Request:
Retype the listing word for word, starting at its first line and stopping after the line that contains "119L42 132L55 139V145L64".

Material for this exercise:
★ ★ ★ ★ ★
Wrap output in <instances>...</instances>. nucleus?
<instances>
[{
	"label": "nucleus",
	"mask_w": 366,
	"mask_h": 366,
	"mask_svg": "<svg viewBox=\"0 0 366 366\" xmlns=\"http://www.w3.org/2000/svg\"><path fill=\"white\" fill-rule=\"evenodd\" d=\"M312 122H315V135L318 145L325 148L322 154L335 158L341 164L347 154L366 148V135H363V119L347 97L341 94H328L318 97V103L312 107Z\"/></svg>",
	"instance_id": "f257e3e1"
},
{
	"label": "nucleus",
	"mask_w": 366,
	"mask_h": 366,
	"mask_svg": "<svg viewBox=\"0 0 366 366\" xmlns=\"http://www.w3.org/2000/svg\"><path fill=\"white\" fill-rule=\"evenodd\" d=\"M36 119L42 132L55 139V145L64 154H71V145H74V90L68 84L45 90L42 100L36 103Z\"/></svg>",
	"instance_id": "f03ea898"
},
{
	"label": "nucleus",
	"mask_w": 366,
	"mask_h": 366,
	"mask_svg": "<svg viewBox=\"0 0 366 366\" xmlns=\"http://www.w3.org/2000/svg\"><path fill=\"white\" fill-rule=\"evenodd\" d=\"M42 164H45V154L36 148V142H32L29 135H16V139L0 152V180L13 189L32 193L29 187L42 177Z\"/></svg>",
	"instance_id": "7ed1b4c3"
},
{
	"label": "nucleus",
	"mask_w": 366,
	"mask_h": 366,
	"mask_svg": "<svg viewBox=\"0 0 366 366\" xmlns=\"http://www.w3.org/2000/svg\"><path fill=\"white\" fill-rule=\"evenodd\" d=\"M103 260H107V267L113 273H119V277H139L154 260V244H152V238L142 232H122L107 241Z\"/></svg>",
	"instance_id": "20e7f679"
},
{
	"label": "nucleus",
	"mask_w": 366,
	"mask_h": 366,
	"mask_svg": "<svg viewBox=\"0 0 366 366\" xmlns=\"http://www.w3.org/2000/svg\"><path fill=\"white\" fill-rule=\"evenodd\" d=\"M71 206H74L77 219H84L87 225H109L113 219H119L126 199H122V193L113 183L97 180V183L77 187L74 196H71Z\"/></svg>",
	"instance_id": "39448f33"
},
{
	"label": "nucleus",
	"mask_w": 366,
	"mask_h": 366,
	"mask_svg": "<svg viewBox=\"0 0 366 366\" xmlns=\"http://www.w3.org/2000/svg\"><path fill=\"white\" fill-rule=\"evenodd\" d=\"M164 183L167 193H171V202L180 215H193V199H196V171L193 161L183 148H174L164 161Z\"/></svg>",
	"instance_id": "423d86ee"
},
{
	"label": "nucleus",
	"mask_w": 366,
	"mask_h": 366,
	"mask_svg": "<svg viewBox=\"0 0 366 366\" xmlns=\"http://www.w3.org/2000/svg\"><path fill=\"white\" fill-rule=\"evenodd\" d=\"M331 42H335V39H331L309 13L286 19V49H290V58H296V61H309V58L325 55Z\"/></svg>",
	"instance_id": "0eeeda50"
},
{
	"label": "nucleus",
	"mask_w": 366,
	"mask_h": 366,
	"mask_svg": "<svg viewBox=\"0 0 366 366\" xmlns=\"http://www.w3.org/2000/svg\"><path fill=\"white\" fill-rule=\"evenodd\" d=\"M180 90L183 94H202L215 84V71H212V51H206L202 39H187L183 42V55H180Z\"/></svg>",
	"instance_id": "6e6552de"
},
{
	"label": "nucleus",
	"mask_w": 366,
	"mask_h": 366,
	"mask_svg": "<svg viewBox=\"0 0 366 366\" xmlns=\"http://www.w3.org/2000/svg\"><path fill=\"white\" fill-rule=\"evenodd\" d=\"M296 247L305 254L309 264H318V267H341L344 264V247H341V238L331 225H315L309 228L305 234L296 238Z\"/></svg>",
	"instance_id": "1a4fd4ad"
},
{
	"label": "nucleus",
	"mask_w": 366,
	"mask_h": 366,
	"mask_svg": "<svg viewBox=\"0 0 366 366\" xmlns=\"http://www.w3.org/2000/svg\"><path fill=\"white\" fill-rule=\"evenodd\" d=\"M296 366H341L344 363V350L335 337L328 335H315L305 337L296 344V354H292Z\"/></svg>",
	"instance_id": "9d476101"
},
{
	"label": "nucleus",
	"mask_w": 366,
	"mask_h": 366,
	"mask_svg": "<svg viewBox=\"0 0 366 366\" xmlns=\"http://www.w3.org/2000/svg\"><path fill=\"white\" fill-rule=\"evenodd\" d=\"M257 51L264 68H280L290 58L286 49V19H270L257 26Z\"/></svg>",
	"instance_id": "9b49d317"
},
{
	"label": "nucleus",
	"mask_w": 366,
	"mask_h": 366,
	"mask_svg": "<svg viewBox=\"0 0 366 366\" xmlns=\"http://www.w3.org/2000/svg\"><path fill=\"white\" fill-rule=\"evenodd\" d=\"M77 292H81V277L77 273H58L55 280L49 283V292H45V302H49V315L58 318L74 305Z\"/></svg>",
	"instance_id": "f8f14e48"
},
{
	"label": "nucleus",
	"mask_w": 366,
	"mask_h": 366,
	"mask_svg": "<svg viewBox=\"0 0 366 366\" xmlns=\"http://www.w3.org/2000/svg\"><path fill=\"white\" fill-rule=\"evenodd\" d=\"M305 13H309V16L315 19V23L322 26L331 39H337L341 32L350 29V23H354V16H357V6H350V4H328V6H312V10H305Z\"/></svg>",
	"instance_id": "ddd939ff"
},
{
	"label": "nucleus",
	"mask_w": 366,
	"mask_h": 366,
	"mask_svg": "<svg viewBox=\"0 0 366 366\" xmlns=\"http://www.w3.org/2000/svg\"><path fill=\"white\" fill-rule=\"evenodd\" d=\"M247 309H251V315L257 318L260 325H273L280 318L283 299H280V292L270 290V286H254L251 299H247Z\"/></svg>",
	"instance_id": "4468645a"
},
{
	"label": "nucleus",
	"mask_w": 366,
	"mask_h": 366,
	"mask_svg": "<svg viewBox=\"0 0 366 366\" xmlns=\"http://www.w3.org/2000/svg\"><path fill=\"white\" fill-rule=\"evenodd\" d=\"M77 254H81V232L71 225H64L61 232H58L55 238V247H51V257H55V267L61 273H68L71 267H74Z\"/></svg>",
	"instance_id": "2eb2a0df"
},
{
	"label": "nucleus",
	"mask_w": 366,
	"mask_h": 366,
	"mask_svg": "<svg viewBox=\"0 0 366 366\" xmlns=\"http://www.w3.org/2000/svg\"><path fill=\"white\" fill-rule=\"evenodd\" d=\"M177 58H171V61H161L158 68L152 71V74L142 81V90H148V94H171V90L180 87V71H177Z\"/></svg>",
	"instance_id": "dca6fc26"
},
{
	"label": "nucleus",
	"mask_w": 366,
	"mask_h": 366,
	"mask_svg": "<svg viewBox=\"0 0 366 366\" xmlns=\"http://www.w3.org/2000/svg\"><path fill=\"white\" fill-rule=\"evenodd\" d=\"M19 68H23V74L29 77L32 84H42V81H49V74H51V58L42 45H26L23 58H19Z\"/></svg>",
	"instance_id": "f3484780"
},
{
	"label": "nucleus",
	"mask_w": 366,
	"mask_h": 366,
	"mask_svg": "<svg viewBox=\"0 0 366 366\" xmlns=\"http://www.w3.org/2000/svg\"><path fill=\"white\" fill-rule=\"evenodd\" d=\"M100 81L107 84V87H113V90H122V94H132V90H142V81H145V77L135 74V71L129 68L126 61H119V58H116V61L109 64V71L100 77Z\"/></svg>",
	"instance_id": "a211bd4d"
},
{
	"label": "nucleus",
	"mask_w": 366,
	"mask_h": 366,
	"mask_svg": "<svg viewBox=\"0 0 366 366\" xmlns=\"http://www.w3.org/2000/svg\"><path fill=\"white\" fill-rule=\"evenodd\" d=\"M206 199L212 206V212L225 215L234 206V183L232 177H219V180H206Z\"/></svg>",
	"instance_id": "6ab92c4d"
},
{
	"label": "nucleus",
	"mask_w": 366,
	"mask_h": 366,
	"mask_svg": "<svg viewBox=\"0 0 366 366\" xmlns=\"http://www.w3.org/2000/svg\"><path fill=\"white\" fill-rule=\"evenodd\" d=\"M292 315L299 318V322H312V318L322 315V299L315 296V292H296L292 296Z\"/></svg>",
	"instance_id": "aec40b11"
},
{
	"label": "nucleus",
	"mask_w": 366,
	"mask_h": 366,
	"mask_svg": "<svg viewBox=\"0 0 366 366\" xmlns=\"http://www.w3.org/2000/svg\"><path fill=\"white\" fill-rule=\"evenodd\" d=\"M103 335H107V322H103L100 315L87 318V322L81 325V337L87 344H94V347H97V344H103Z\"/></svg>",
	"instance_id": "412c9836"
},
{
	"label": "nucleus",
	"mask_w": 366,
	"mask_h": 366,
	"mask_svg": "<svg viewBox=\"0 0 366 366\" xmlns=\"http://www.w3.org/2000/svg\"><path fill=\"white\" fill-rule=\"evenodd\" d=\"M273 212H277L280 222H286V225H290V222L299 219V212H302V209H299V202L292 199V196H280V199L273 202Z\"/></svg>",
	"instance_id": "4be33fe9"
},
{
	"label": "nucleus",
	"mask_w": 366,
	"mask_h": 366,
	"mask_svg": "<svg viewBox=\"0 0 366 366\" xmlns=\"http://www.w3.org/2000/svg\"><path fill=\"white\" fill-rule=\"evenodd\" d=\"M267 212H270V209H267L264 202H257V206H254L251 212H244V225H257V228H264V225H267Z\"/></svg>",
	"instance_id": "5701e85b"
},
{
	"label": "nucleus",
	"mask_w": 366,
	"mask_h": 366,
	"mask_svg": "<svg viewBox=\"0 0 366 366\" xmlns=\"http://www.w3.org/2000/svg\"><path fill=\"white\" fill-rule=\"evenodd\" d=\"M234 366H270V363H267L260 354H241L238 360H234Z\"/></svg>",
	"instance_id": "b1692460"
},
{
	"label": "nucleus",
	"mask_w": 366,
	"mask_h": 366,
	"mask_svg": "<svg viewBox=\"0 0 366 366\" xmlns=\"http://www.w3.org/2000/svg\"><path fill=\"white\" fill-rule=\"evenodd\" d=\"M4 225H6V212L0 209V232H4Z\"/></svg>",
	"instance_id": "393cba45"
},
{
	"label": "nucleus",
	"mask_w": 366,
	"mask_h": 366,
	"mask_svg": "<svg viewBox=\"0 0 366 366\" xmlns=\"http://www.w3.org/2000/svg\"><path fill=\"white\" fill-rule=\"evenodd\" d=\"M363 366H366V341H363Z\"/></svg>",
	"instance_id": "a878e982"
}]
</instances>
★ ★ ★ ★ ★
Task answer:
Wrap output in <instances>...</instances>. nucleus?
<instances>
[{
	"label": "nucleus",
	"mask_w": 366,
	"mask_h": 366,
	"mask_svg": "<svg viewBox=\"0 0 366 366\" xmlns=\"http://www.w3.org/2000/svg\"><path fill=\"white\" fill-rule=\"evenodd\" d=\"M312 122H315V135L318 145L325 148L322 154L335 158L341 164L347 154L366 148V135H363V119L347 97L341 94H328L318 97V103L312 107Z\"/></svg>",
	"instance_id": "f257e3e1"
},
{
	"label": "nucleus",
	"mask_w": 366,
	"mask_h": 366,
	"mask_svg": "<svg viewBox=\"0 0 366 366\" xmlns=\"http://www.w3.org/2000/svg\"><path fill=\"white\" fill-rule=\"evenodd\" d=\"M36 119L42 132L55 139V145L64 154H71V145H74V90L68 84L45 90L42 100L36 103Z\"/></svg>",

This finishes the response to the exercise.